Just in Time for Christmas

It's so obvious I am surprised nobody has made the connection, but it seems to me that the terrible snowstorm in Buffalo which has thus far dumped six feet of snow on that beleaguered city and caused the deaths of at least 13 people is all Bill Cosby's fault. That would explain this timely print by artist Justin Hager entitled "Buffalo Bill Cosby." One of a limited edition of 20, it can be yours for just $40.00, and would make a perfect gift for a friend or loved one on your gift list who was sexually assaulted by the famed comic. (Surely someone was.)

Thursday, November 20, 2014

No Dead Bird

One week from today is the day we call Thanksgiving.
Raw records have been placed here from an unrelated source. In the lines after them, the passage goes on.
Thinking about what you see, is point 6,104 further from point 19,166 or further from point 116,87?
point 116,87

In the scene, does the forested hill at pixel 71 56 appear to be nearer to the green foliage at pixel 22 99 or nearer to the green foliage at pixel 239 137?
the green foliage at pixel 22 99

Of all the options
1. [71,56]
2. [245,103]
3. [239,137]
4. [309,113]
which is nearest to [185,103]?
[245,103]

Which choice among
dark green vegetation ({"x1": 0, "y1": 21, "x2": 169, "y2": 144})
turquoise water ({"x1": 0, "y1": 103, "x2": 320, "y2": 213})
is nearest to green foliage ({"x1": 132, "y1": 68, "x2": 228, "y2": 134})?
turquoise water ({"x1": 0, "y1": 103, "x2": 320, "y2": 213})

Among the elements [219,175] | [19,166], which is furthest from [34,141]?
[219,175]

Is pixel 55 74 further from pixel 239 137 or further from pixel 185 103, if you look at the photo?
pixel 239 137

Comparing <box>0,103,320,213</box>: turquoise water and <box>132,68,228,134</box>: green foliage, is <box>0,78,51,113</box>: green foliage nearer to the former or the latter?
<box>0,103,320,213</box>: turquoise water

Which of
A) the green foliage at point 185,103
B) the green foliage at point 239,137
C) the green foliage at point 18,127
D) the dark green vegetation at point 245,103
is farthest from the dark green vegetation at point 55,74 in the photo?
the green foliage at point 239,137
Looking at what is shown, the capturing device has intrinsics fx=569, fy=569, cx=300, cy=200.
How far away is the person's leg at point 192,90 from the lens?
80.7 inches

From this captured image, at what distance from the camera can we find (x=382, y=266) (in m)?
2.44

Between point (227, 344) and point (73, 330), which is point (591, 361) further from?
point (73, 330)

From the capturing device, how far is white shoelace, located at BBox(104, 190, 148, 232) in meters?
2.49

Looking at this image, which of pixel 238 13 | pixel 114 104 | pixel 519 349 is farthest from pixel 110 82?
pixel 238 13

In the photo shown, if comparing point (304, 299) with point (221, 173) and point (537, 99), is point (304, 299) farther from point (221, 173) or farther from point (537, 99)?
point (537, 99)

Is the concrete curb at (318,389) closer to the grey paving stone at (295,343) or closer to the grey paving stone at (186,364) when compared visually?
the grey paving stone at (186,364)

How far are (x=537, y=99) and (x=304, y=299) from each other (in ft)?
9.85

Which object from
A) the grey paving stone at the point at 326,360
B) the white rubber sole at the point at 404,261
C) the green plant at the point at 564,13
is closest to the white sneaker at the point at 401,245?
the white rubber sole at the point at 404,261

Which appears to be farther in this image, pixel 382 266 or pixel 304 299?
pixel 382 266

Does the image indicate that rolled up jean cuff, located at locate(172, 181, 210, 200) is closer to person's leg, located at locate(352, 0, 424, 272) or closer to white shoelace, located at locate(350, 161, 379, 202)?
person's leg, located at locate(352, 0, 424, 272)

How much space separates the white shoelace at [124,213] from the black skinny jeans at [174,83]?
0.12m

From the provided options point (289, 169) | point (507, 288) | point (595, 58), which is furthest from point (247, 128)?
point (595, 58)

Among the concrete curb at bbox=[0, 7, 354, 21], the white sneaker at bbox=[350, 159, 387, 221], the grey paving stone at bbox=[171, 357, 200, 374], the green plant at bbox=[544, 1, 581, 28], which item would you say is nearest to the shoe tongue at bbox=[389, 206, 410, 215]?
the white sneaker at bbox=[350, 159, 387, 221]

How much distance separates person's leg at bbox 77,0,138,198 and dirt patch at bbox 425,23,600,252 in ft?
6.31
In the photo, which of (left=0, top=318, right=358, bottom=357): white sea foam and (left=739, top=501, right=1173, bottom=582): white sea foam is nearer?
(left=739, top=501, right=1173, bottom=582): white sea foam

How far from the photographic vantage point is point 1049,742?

Everyone who can afford to will eat the same meal, for some reason it's a roast turkey accompanied by all the usual suspects. But since this has been my year to rebel, and the first year that I did not purchase one lick of Halloween candy, I am going rogue. My husband and I reasoned that if we were going to eat thousands of calories worth of fattening foods, like gooey stuffing and gravy and yams and pie and all the rest, why not indulge in something we really crave and never enjoy? And so for our Thanksgiving dinner we shall have lasagna made with fresh pasta and grass-fed beef and organic cheeses of several varieties. And garlic bread, and lots of it. And cheesecake for dessert--screw the pumpkin pie.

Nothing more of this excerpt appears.